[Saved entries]
┄┄┄┄┄┄

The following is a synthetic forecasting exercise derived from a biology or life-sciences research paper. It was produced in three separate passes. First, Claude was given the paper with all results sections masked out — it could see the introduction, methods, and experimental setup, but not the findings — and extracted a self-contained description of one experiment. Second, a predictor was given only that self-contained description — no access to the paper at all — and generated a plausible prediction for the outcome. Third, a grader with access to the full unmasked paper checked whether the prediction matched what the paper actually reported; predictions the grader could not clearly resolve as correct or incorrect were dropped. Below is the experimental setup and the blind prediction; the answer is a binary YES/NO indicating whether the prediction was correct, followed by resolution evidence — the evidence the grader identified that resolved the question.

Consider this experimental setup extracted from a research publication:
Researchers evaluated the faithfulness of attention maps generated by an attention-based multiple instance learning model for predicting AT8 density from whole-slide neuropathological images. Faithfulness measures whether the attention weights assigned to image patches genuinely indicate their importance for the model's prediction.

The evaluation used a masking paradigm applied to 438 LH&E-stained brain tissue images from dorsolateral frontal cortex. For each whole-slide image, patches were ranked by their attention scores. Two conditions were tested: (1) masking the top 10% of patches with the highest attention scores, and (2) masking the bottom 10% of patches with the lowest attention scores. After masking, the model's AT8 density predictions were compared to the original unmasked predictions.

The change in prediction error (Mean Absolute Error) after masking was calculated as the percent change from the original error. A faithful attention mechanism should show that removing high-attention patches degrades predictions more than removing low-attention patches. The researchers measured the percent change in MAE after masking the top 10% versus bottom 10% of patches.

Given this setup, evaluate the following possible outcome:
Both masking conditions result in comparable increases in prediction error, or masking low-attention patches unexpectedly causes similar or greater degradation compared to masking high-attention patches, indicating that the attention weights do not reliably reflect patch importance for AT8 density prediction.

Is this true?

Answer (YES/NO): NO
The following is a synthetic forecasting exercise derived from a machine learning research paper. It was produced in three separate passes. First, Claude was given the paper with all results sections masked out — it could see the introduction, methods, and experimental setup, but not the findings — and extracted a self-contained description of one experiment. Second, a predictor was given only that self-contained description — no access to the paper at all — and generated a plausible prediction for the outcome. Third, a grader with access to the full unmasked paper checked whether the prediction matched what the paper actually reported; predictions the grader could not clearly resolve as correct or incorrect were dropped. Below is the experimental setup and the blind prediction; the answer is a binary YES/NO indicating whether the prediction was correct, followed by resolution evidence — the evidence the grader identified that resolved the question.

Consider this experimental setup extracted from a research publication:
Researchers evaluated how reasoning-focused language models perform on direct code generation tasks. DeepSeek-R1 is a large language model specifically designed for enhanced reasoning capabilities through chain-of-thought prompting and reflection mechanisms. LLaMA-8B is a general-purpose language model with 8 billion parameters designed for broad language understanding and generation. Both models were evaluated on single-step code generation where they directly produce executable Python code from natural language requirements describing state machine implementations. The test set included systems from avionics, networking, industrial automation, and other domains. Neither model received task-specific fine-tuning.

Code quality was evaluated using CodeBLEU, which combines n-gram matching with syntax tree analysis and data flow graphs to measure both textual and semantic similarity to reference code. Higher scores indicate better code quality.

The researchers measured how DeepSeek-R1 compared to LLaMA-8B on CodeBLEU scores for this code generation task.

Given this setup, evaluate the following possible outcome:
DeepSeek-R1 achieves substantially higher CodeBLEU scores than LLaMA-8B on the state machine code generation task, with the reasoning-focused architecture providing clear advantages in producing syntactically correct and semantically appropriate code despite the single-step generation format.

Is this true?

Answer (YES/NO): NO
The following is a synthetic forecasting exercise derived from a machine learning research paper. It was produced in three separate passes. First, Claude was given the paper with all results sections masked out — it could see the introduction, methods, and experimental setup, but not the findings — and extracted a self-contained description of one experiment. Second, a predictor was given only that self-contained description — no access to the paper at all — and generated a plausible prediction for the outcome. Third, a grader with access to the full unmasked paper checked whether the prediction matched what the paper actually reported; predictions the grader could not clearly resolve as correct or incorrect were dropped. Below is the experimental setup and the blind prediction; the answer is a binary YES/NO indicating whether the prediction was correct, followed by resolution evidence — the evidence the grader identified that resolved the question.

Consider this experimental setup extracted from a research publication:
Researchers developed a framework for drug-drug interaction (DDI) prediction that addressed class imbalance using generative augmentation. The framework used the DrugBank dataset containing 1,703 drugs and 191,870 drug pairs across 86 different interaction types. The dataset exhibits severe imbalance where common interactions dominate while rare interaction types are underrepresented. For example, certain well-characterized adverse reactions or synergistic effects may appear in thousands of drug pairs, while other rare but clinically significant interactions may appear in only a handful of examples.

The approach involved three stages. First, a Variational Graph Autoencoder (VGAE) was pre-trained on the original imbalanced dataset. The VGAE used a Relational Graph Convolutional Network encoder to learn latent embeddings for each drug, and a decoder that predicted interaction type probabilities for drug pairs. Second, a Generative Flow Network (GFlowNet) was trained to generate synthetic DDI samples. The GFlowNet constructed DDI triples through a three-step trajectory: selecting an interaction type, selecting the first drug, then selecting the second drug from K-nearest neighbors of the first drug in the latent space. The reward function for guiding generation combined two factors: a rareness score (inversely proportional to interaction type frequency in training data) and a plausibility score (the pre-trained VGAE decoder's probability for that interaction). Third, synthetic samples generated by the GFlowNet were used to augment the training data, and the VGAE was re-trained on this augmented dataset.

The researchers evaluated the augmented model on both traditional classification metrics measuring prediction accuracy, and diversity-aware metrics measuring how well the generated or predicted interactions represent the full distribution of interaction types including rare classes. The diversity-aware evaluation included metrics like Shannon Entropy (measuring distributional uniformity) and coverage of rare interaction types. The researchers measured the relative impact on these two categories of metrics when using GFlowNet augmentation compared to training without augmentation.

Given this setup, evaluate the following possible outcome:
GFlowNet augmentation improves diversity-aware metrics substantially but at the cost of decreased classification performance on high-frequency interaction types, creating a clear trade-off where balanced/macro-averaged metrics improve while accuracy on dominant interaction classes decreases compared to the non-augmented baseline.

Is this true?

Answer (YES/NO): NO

┄┄┄┄┄┄

### Your objective
Could you restate the records above word for word?

### Result for this exercise
The following is a synthetic forecasting exercise derived from a biology or life-sciences research paper. It was produced in three separate passes. First, Claude was given the paper with all results sections masked out — it could see the introduction, methods, and experimental setup, but not the findings — and extracted a self-contained description of one experiment. Second, a predictor was given only that self-contained description — no access to the paper at all — and generated a plausible prediction for the outcome. Third, a grader with access to the full unmasked paper checked whether the prediction matched what the paper actually reported; predictions the grader could not clearly resolve as correct or incorrect were dropped. Below is the experimental setup and the blind prediction; the answer is a binary YES/NO indicating whether the prediction was correct, followed by resolution evidence — the evidence the grader identified that resolved the question.

Consider this experimental setup extracted from a research publication:
Researchers evaluated the faithfulness of attention maps generated by an attention-based multiple instance learning model for predicting AT8 density from whole-slide neuropathological images. Faithfulness measures whether the attention weights assigned to image patches genuinely indicate their importance for the model's prediction.

The evaluation used a masking paradigm applied to 438 LH&E-stained brain tissue images from dorsolateral frontal cortex. For each whole-slide image, patches were ranked by their attention scores. Two conditions were tested: (1) masking the top 10% of patches with the highest attention scores, and (2) masking the bottom 10% of patches with the lowest attention scores. After masking, the model's AT8 density predictions were compared to the original unmasked predictions.

The change in prediction error (Mean Absolute Error) after masking was calculated as the percent change from the original error. A faithful attention mechanism should show that removing high-attention patches degrades predictions more than removing low-attention patches. The researchers measured the percent change in MAE after masking the top 10% versus bottom 10% of patches.

Given this setup, evaluate the following possible outcome:
Both masking conditions result in comparable increases in prediction error, or masking low-attention patches unexpectedly causes similar or greater degradation compared to masking high-attention patches, indicating that the attention weights do not reliably reflect patch importance for AT8 density prediction.

Is this true?

Answer (YES/NO): NO
The following is a synthetic forecasting exercise derived from a machine learning research paper. It was produced in three separate passes. First, Claude was given the paper with all results sections masked out — it could see the introduction, methods, and experimental setup, but not the findings — and extracted a self-contained description of one experiment. Second, a predictor was given only that self-contained description — no access to the paper at all — and generated a plausible prediction for the outcome. Third, a grader with access to the full unmasked paper checked whether the prediction matched what the paper actually reported; predictions the grader could not clearly resolve as correct or incorrect were dropped. Below is the experimental setup and the blind prediction; the answer is a binary YES/NO indicating whether the prediction was correct, followed by resolution evidence — the evidence the grader identified that resolved the question.

Consider this experimental setup extracted from a research publication:
Researchers evaluated how reasoning-focused language models perform on direct code generation tasks. DeepSeek-R1 is a large language model specifically designed for enhanced reasoning capabilities through chain-of-thought prompting and reflection mechanisms. LLaMA-8B is a general-purpose language model with 8 billion parameters designed for broad language understanding and generation. Both models were evaluated on single-step code generation where they directly produce executable Python code from natural language requirements describing state machine implementations. The test set included systems from avionics, networking, industrial automation, and other domains. Neither model received task-specific fine-tuning.

Code quality was evaluated using CodeBLEU, which combines n-gram matching with syntax tree analysis and data flow graphs to measure both textual and semantic similarity to reference code. Higher scores indicate better code quality.

The researchers measured how DeepSeek-R1 compared to LLaMA-8B on CodeBLEU scores for this code generation task.

Given this setup, evaluate the following possible outcome:
DeepSeek-R1 achieves substantially higher CodeBLEU scores than LLaMA-8B on the state machine code generation task, with the reasoning-focused architecture providing clear advantages in producing syntactically correct and semantically appropriate code despite the single-step generation format.

Is this true?

Answer (YES/NO): NO
The following is a synthetic forecasting exercise derived from a machine learning research paper. It was produced in three separate passes. First, Claude was given the paper with all results sections masked out — it could see the introduction, methods, and experimental setup, but not the findings — and extracted a self-contained description of one experiment. Second, a predictor was given only that self-contained description — no access to the paper at all — and generated a plausible prediction for the outcome. Third, a grader with access to the full unmasked paper checked whether the prediction matched what the paper actually reported; predictions the grader could not clearly resolve as correct or incorrect were dropped. Below is the experimental setup and the blind prediction; the answer is a binary YES/NO indicating whether the prediction was correct, followed by resolution evidence — the evidence the grader identified that resolved the question.

Consider this experimental setup extracted from a research publication:
Researchers developed a framework for drug-drug interaction (DDI) prediction that addressed class imbalance using generative augmentation. The framework used the DrugBank dataset containing 1,703 drugs and 191,870 drug pairs across 86 different interaction types. The dataset exhibits severe imbalance where common interactions dominate while rare interaction types are underrepresented. For example, certain well-characterized adverse reactions or synergistic effects may appear in thousands of drug pairs, while other rare but clinically significant interactions may appear in only a handful of examples.

The approach involved three stages. First, a Variational Graph Autoencoder (VGAE) was pre-trained on the original imbalanced dataset. The VGAE used a Relational Graph Convolutional Network encoder to learn latent embeddings for each drug, and a decoder that predicted interaction type probabilities for drug pairs. Second, a Generative Flow Network (GFlowNet) was trained to generate synthetic DDI samples. The GFlowNet constructed DDI triples through a three-step trajectory: selecting an interaction type, selecting the first drug, then selecting the second drug from K-nearest neighbors of the first drug in the latent space. The reward function for guiding generation combined two factors: a rareness score (inversely proportional to interaction type frequency in training data) and a plausibility score (the pre-trained VGAE decoder's probability for that interaction). Third, synthetic samples generated by the GFlowNet were used to augment the training data, and the VGAE was re-trained on this augmented dataset.

The researchers evaluated the augmented model on both traditional classification metrics measuring prediction accuracy, and diversity-aware metrics measuring how well the generated or predicted interactions represent the full distribution of interaction types including rare classes. The diversity-aware evaluation included metrics like Shannon Entropy (measuring distributional uniformity) and coverage of rare interaction types. The researchers measured the relative impact on these two categories of metrics when using GFlowNet augmentation compared to training without augmentation.

Given this setup, evaluate the following possible outcome:
GFlowNet augmentation improves diversity-aware metrics substantially but at the cost of decreased classification performance on high-frequency interaction types, creating a clear trade-off where balanced/macro-averaged metrics improve while accuracy on dominant interaction classes decreases compared to the non-augmented baseline.

Is this true?

Answer (YES/NO): NO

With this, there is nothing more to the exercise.